Copy out in full every line of the data, starting at the line that contains "What is the distance" and ending at the line that contains "Answer: (302,225), (391,239), (284,309)". In the answers, shift each number (the distance value and the point coordinates) up by 59.

++++

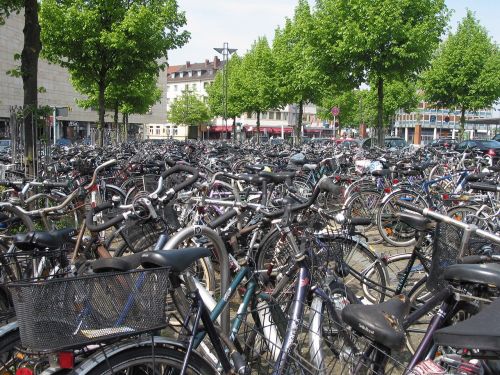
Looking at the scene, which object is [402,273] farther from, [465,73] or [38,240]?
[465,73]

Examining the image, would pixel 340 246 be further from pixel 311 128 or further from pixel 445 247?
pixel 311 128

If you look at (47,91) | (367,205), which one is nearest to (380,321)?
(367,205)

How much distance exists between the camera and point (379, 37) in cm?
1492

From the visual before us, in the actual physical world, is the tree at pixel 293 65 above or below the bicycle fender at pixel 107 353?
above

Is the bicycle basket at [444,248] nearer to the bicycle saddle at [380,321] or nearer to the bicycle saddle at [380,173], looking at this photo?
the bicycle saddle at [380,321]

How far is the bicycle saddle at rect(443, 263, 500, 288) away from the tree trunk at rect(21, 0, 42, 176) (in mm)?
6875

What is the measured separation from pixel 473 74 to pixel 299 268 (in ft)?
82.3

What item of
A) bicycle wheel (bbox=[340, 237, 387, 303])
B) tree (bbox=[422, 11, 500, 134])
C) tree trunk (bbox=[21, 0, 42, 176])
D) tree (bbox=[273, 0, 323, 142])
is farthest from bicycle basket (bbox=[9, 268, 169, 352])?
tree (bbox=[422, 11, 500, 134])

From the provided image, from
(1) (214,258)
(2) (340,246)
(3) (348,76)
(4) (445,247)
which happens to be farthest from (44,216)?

++++

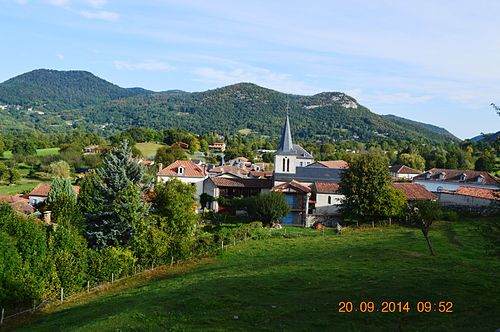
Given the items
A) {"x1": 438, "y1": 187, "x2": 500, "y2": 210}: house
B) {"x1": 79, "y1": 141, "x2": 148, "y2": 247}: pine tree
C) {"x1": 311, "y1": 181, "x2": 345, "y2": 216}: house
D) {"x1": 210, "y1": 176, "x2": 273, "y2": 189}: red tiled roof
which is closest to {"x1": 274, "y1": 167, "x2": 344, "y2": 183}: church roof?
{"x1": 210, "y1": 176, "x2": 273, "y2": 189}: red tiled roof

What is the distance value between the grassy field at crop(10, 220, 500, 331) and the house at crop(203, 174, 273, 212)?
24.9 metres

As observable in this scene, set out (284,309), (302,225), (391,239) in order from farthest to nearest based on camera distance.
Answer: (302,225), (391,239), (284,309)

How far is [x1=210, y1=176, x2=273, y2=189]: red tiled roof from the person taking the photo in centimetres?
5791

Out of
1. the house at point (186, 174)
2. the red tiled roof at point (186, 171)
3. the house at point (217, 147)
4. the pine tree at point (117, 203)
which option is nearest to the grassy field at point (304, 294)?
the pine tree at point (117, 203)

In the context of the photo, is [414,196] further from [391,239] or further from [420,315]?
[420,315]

++++

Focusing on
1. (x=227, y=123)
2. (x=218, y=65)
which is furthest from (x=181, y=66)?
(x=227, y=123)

++++

[The reply]:
What is the distance value between the grassy field at crop(10, 220, 500, 331) and the house at crop(203, 174, 273, 212)?
83.9 metres

As observable in this scene, set out (284,309), (302,225), (391,239) in order from farthest to nearest based on camera distance.
Answer: (361,284), (450,298), (343,368)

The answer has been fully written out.